Transcribe the text of each of the following records line for line, without altering anything, and omit the pictures from your answer.

# START OF AVAILABLE RECORDS

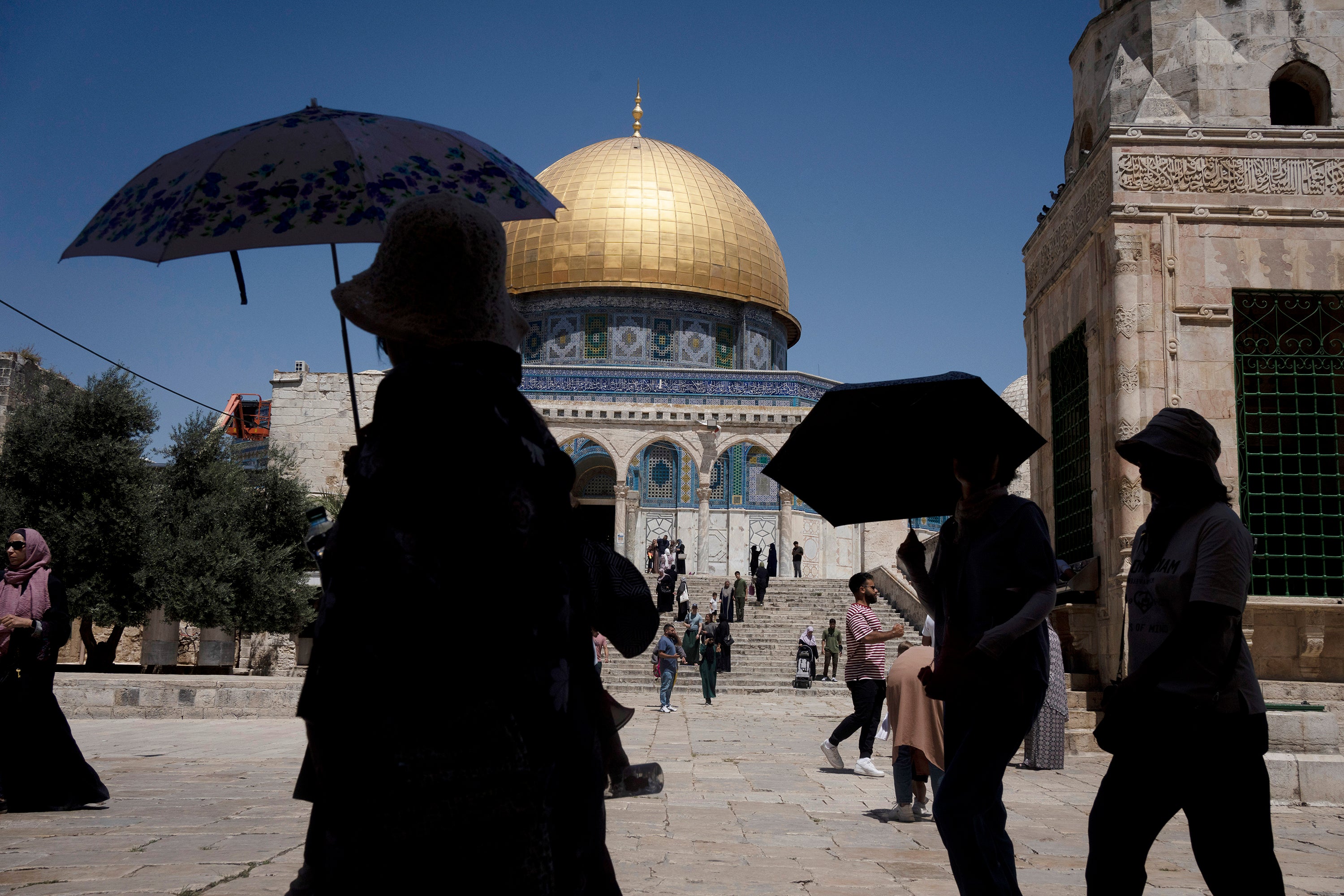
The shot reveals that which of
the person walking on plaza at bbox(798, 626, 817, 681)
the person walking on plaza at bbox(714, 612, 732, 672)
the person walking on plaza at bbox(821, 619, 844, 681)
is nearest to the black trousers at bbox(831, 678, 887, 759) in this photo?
the person walking on plaza at bbox(714, 612, 732, 672)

# END OF AVAILABLE RECORDS

_THE OUTPUT_
The shot reveals that which of
the person walking on plaza at bbox(798, 626, 817, 681)
the person walking on plaza at bbox(714, 612, 732, 672)
the person walking on plaza at bbox(821, 619, 844, 681)
is nearest to the black trousers at bbox(831, 678, 887, 759) in this photo?
the person walking on plaza at bbox(714, 612, 732, 672)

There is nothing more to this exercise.